Совсем иную судьбу имел Давид Антов, тоже мой товарищ, не по кружку, а по «процессу 193-х*. Он устроился в книгоиздательстве известного Гашетга и получал хорошее жалованье, которого, конечно, вполне стоил. Это был очень своеобразный человек. Родом он был татарин и по вере магометанин, хотя, пройдя интеллигентскую школу, в конце концов утратил всякую веру. Крепче у него оказалась нравственная выправка, полученная в семье. Его отец, очень уважаемый в своей татарской среде, был в то же время русским патриотом, то есть заботился о том, чтобы сблизить свой народ с Россией и сделать его причастным общерусской культуре. Он состоял на государственной службе и каким-то образом причислен к дворянству. Правительству он оказывал крупные услуги по рассеянию разных недоумений, кажется, в киргизской степи. В нравственном отношении это был человек чрезвычайной чисто́ты и свои добрые качества передал сыну. Давид Антов, превосходный человек в частной жизни, именно поэтому совсем не годился для политики. Ему органически противны были всякое насилие и всякая ложь. Можно удивляться, как он все-таки был захвачен революционным движением в народ, но участие его было незначительно, так что по «процессу 193-х» ему было вменено в наказание предварительное заключение. Не знаю, почему, очутившись на полной свободе, он не захотел оставаться в России и уехал за границу.

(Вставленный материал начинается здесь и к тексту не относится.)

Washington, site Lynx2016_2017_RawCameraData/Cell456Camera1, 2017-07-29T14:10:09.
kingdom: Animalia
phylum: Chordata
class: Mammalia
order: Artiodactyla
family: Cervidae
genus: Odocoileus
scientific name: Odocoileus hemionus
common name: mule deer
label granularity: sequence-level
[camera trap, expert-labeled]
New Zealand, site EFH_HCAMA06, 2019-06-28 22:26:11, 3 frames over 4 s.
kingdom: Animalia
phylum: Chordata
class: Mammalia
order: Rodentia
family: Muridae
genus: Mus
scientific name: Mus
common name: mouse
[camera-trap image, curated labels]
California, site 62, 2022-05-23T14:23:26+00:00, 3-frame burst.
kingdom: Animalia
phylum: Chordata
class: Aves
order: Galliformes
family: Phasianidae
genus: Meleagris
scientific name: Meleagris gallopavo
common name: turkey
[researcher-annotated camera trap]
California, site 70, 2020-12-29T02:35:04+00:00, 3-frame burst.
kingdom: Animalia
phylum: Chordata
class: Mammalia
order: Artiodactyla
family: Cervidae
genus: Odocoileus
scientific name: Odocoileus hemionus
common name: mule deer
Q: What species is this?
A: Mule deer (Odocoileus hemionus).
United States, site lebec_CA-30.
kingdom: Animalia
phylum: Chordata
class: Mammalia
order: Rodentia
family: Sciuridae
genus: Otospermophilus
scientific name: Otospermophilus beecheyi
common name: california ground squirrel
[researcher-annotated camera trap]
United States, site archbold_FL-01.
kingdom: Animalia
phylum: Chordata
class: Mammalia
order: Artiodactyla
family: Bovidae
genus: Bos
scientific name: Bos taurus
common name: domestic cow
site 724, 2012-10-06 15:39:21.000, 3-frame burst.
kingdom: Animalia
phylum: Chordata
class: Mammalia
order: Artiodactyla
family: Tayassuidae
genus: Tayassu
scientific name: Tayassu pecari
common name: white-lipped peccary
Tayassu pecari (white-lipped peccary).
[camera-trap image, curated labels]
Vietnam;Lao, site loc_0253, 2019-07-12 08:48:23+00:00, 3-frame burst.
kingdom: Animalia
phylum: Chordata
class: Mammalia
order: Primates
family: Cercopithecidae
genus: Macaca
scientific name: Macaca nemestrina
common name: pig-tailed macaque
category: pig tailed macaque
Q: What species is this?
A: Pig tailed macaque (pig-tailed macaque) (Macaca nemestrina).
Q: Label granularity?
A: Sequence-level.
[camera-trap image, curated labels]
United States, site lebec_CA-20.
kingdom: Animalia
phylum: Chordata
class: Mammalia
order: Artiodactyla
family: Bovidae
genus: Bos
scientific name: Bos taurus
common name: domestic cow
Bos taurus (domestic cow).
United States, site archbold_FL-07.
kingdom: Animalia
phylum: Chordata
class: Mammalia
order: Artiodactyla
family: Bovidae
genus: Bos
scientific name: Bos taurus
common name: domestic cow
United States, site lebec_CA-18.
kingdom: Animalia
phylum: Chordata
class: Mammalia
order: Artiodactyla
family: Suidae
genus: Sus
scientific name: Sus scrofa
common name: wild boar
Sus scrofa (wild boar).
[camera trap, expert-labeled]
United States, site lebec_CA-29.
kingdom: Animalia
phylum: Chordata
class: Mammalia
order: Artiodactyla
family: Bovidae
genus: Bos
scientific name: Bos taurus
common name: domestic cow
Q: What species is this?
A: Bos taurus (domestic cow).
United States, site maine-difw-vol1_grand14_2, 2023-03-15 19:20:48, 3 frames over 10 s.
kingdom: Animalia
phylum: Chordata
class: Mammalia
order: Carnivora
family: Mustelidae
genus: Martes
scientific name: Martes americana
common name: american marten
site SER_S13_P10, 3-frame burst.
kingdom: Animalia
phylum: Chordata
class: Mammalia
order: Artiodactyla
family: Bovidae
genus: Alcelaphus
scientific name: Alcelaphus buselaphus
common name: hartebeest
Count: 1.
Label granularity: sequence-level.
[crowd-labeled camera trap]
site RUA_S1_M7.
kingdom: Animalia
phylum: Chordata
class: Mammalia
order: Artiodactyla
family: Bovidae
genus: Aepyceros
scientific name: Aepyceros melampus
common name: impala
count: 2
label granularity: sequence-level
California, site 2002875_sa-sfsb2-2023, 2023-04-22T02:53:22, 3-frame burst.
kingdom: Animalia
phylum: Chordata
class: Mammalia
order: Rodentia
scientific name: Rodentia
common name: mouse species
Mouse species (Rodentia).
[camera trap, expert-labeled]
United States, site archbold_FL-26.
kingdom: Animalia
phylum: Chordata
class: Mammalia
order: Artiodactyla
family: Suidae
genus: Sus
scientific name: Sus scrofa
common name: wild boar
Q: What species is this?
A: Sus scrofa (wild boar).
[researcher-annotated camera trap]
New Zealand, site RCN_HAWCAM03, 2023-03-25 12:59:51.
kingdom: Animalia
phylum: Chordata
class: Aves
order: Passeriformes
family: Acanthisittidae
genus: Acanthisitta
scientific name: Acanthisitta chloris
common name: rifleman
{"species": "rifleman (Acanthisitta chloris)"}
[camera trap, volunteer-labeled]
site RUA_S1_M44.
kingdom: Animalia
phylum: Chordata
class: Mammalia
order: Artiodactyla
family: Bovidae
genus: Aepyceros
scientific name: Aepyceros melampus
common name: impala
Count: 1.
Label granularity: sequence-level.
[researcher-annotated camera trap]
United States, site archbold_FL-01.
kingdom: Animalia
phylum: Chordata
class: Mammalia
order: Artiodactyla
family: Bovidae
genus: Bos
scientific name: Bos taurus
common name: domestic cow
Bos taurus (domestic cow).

Вероятно, политические страсти, все более разгоравшиеся в России, делали для него неприятной жизнь на родине. Осевши во Франции, он нашел себе работу и зажил по своему вкусу — тихо, мирно, в труде и семейных заботах, так как он тут же, в Париже, и женился. По этому случаю ему пришлось переменить веру, чтобы иметь возможность обвенчаться, и сделал он это очень оригинально.
Он отправился сначала к парижскому православному священнику и объяснил, что желает перейти из магометанства в православие. Священник был очень рад и стал было рассказывать о сущности христианской веры, но Давид его моментально разочаровал. Он заявил, что желает быть только зачисленным в православные для возможности жениться, но не верит не только в христианские догматы, но даже в существование Бога и что креститься он тоже не хочет, потому что ему при этом обряде пришлось бы лгать на каждом шагу и словом, и делом. Изумленный священник ответил, что и он тоже честный человек и не может записать в христиане такого ярого атеиста. Давид попробовал счастья у католического священ-
ника и от него получил такой же ответ. Он отправился к протестантскому пастору, тот хотя готов был как-нибудь упростить для него крещение, но все-таки не счел возможным зачислять в христиане человека, который даже не притворяется, не молчит, а прямо заявляет, что не верит в Бога. Таким образом, положение Давида оказалось безвыходным. Нужно церковно венчаться, а зачислить его христианином никто не хочет. На выручку ему пришел какой-то знакомый, который посоветовал сходить еще к предстоятелю какой-то американской секты, чрезвычайно снисходительной к верованиям своих членов. Тут наконец его дело устроилось.
Этот сектантский священник, выслушав заявление Антова о его полном неверии, спросил его:
— Да почему же вы думаете, что не верите в Бога? Может быть, вы ошибаетесь?
Давид отвечал, что он нисколько не ошибается, а вполне отчетливо сознает, что не верит в Бога.
— Расскажите мне, пожалуйста, вашу жизнь, — сказал священник, — я хотел бы знать, какие мотивы вообще руководили вашими поступками.
Давид начал рассказывать, а священник переспрашивал подробно и, выслушавши*это длинное повествование, вынес такое решение.
— Ну, — сказал он, — я теперь совершенно убедился, что вы вполне заблуждаетесь, считая себя неверующим. Это ошибка разума, это неумение ваше вникнуть в свою душу. Я вижу, что вы всю жизнь, как немногие, поступали по учению Христа и по тем вдохновениям, какие дает нам Дух Божий. Вы, следовательно, жили во Христе, и я могу по чистой совести признать вас христианином.
— Ну, — ответил Антов, — я с вами не спорю, не опровергаю ваших рассуждений, а только все же повторяю, что не верю в Бога. Но как же быть с крешением?